If `int (2^(1//x))/(x^(2))dx= k.2^(1//x)` , then k is equal to :

To solve the integral \( \int \frac{2^{\frac{1}{x}}}{x^2} \, dx = k \cdot 2^{\frac{1}{x}} \), we will follow these steps: ### Step 1: Substitution Let \( t = \frac{1}{x} \). Then, we have: \[ x = \frac{1}{t} \quad \text{and} \quad dx = -\frac{1}{t^2} \, dt \] ### Step 2: Change the integral Substituting \( x \) and \( dx \) into the integral: \[ \int \frac{2^{\frac{1}{x}}}{x^2} \, dx = \int \frac{2^t}{\left(\frac{1}{t}\right)^2} \left(-\frac{1}{t^2}\right) \, dt \] This simplifies to: \[ \int 2^t \cdot t^2 \cdot \left(-\frac{1}{t^2}\right) \, dt = -\int 2^t \, dt \] ### Step 3: Integrate Now we can integrate \( -\int 2^t \, dt \): \[ -\int 2^t \, dt = -\frac{2^t}{\log 2} + C \] ### Step 4: Substitute back Now, substituting back \( t = \frac{1}{x} \): \[ -\frac{2^{\frac{1}{x}}}{\log 2} + C \] ### Step 5: Compare with the given equation We have: \[ \int \frac{2^{\frac{1}{x}}}{x^2} \, dx = -\frac{2^{\frac{1}{x}}}{\log 2} + C \] According to the problem, this equals \( k \cdot 2^{\frac{1}{x}} \).

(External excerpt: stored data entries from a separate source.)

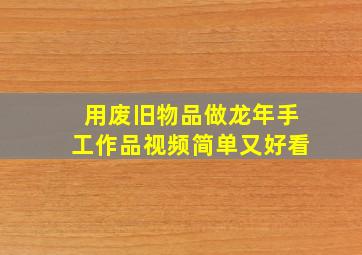 用废旧物品做龙年手工作品视频简单又好看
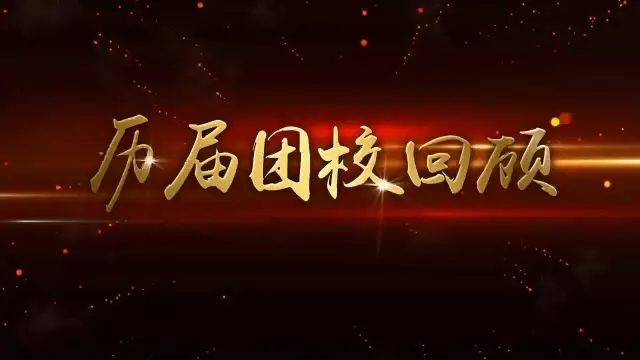 历届团校回顾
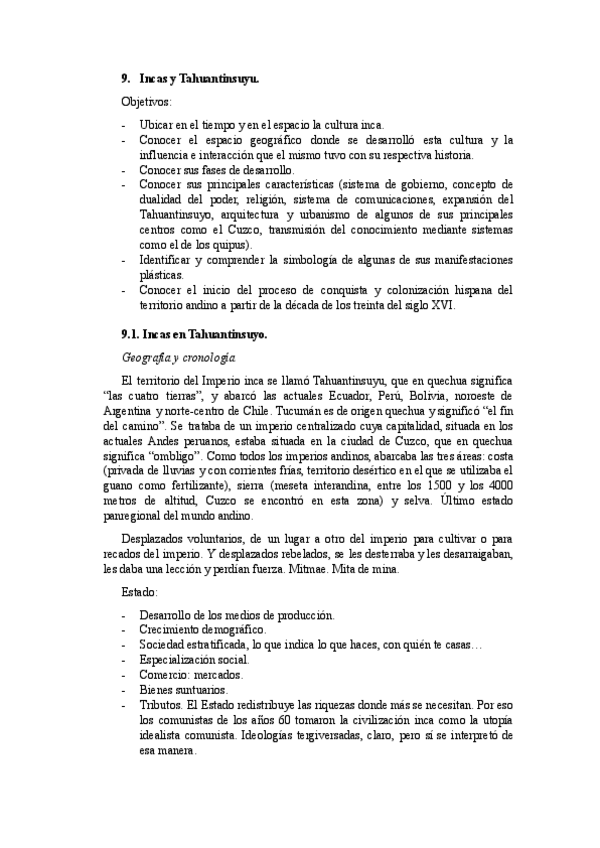 9. Incas y Tahuantinsuyu.

Objetivos:

- Ubicar en el tiempo y en el espacio la cultura inca.
- Conocer el espacio geográfico donde se desarrolló esta cultura y la influencia e interacción que el mismo tuvo con su respectiva historia.
- Conocer sus fases de desarrollo.
- Conocer sus principales características (sistema de gobierno, concepto de dualidad del poder, religión, sistema de comunicaciones, expansión del Tahuantinsuyo, arquitectura y urbanismo de algunos de sus principales centros como el Cuzco, transmisión del conocimiento mediante sistemas como el de los quipus).
- Identificar y comprender la simbología de algunas de sus manifestaciones plásticas.
- Conocer el inicio del proceso de conquista y colonización hispana del territorio andino a partir de la década de los treinta del siglo XVI.

9.1. Incas en Tahuantinsuyo.

Geografía y cronología

El territorio del Imperio inca se llamó Tahuantinsuyu, que en quechua significa "las cuatro tierras", y abarcó las actuales Ecuador, Perú, Bolivia, noroeste de Argentina y norte-centro de Chile. Tucumán es de origen quechua y significó "el fin del camino". Se trataba de un imperio centralizado cuya capitalidad, situada en los actuales Andes peruanos, estaba situada en la ciudad de Cuzco, que en quechua significa "ombligo". Como todos los imperios andinos, abarcaba las tres áreas: costa (privada de lluvias y con corrientes frías, territorio desértico en el que se utilizaba el guano como fertilizante), sierra (meseta interandina, entre los 1500 y los 4000 metros de altitud, Cuzco se encontró en esta zona) y selva. Último estado panregional del mundo andino.

Desplazados voluntarios, de un lugar a otro del imperio para cultivar o para recados del imperio. Y desplazados rebelados, se les desterraba y les desarraigaban, les daba una lección y perdían fuerza. Mitmae. Mita de mina.

Estado:

- Desarrollo de los medios de producción.
- Crecimiento demográfico.
- Sociedad estratificada, lo que indica lo que haces, con quién te casas…
- Especialización social.
- Comercio: mercados.
- Bienes suntuarios.
- Tributos. El Estado redistribuye las riquezas donde más se necesitan. Por eso los comunistas de los años 60 tomaron la civilización inca como la utopía idealista comunista. Ideologías tergiversadas, claro, pero sí se interpretó de esa manera.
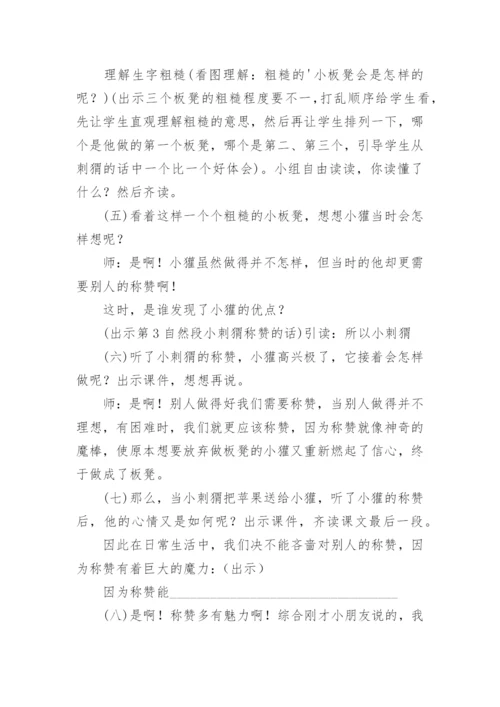 理解生字粗糙(看图理解：粗糙的'小板凳会是怎样的呢？)(出示三个板凳的粗糙程度要不一,打乱顺序给学生看，先让学生直观理解粗糙的意思，然后再让学生排列一下，哪个是他做的第一个板凳，哪个是第二、第三个，引导学生从刺猬的话中一个比一个好体会)。小组自由读读，你读懂了什么？然后齐读。

(五)看着这样一个个粗糙的小板凳，想想小獾当时会怎样想呢？

师：是啊！小獾虽然做得并不怎样，但当时的他却更需要别人的称赞啊！

这时，是谁发现了小獾的优点？

(出示第3自然段小刺猬称赞的话)引读：所以小刺猬

(六)听了小刺猬的称赞，小獾高兴极了，它接着会怎样做呢？出示课件，想想再说。

师：是啊！别人做得好我们需要称赞，当别人做得并不理想，有困难时，我们就更应该称赞，因为称赞就像神奇的魔棒，使原本想要放弃做板凳的小獾又重新燃起了信心，终于做成了板凳。

(七)那么，当小刺猬把苹果送给小獾，听了小獾的称赞后，他的心情又是如何呢？出示课件，齐读课文最后一段。

因此在日常生活中，我们决不能吝啬对别人的称赞，因为称赞有着巨大的魔力：(出示)

因为称赞能________________________________

(八)是啊！称赞多有魅力啊！综合刚才小朋友说的，我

Therefore, we can compare: \[ k \cdot 2^{\frac{1}{x}} = -\frac{2^{\frac{1}{x}}}{\log 2} \] ### Step 6: Solve for \( k \) Dividing both sides by \( 2^{\frac{1}{x}} \) (assuming \( 2^{\frac{1}{x}} \neq 0 \)): \[ k = -\frac{1}{\log 2} \] ### Conclusion Thus, the value of \( k \) is: \[ k = -\frac{1}{\log 2} \]